begin Provided passage

Heather Joy Armitage (later Young, then McClelland; born 17 March 1933) is a retired British sprinter and British record holder for the 100 yards.

Sporting career 
Armitage won her first major title representing Yorkshire in the all England schools 100 yards in 1951 aged 18.  She competed in the 1952 and 1956 Olympics in the 100 m, 200 m and 4×100 m events and won two medals in the relay. Her best individual achievement was sixth place in the 100 m in 1956. In 1958, she won three medals at the 1958 Commonwealth Games in Cardiff including  as the anchor in the English 4 × 110 yards relay team alongside Madeleine Weston, June Paul and anchor Dorothy Hyman that won the gold medal and set a new world record of 45.37 seconds in the process.

Later that year Armitage took 100 m gold at the 1958 European Championships in Athletics in Stockholm, thereby becoming the first British woman to win an individual European track title.    As of August 2017, she still hold the official British Record for the 100 yards.

end Provided passage
begin Information provided

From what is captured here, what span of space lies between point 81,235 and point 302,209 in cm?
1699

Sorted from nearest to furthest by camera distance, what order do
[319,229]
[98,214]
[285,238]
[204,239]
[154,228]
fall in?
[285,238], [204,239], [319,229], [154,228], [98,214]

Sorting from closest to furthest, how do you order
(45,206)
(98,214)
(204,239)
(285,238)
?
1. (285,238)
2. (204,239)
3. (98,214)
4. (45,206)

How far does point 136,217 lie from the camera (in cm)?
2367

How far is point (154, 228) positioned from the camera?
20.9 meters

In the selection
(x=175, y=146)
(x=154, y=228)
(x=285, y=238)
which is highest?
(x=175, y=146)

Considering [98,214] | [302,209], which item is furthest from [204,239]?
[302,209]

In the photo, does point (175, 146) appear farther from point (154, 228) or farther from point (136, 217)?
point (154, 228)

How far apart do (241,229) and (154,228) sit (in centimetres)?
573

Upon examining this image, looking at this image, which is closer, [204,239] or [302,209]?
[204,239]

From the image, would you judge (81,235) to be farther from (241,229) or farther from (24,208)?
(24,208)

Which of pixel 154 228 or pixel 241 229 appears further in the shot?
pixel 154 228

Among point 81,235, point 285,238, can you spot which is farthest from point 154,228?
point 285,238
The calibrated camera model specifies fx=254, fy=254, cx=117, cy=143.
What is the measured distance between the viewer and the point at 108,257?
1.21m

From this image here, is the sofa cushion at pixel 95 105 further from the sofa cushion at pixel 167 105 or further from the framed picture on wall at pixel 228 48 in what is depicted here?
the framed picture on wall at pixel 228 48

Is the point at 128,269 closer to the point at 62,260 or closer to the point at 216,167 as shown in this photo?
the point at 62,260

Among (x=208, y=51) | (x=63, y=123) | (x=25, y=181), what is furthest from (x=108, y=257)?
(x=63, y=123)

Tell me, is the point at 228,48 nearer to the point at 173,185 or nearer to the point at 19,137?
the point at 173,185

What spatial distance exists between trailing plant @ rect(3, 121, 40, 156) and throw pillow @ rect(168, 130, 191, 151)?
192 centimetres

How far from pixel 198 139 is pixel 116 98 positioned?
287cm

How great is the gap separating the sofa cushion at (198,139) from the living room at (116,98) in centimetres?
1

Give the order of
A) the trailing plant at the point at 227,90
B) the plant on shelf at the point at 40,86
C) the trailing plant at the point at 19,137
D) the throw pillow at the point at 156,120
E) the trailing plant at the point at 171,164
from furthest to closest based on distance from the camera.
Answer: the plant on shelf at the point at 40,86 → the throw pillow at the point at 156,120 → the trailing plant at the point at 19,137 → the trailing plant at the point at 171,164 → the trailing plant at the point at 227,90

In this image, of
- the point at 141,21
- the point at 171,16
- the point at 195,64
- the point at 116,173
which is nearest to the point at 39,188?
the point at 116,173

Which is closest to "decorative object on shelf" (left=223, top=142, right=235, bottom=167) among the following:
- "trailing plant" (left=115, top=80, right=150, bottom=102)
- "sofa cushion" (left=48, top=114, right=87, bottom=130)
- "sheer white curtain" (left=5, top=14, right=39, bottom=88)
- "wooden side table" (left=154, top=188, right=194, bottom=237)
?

end Information provided

*Task*
Carry on writing the biography of sprinter Heather Armitage, starting right after its final sentence. The material has nothing to do with the biography of sprinter Heather Armitage.

*Answer for this exercise*
Personal life 
In the 1950s she married Frank Young, a fellow teacher, and competed as Heather Young. They later divorced, with Armitage marrying the former association football player John McClelland with whom she has a daughter, Alison.

Post athletic career 
She retired from competitions in 1960 and devoted herself to teaching, mostly on religious topics.

References

External links 

 
 
 

1933 births
Living people
English female sprinters
English Olympic medallists
Olympic silver medallists for Great Britain
Athletes (track and field) at the 1952 Summer Olympics
Athletes (track and field) at the 1956 Summer Olympics
Olympic athletes of Great Britain
People educated at Penistone Grammar School
Commonwealth Games medallists in athletics
Olympic bronze medallists for Great Britain
Athletes (track and field) at the 1958 British Empire and Commonwealth Games
Athletes (track and field) at the 1954 British Empire and Commonwealth Games
Commonwealth Games gold medallists for England
Commonwealth Games silver medallists for England
Commonwealth Games bronze medallists for England
European Athletics Championships medalists
Sportspeople from Colombo
Athletes from Yorkshire
Medalists at the 1956 Summer Olympics
Medalists at the 1952 Summer Olympics
Olympic silver medalists in athletics (track and field)
Olympic bronze medalists in athletics (track and field)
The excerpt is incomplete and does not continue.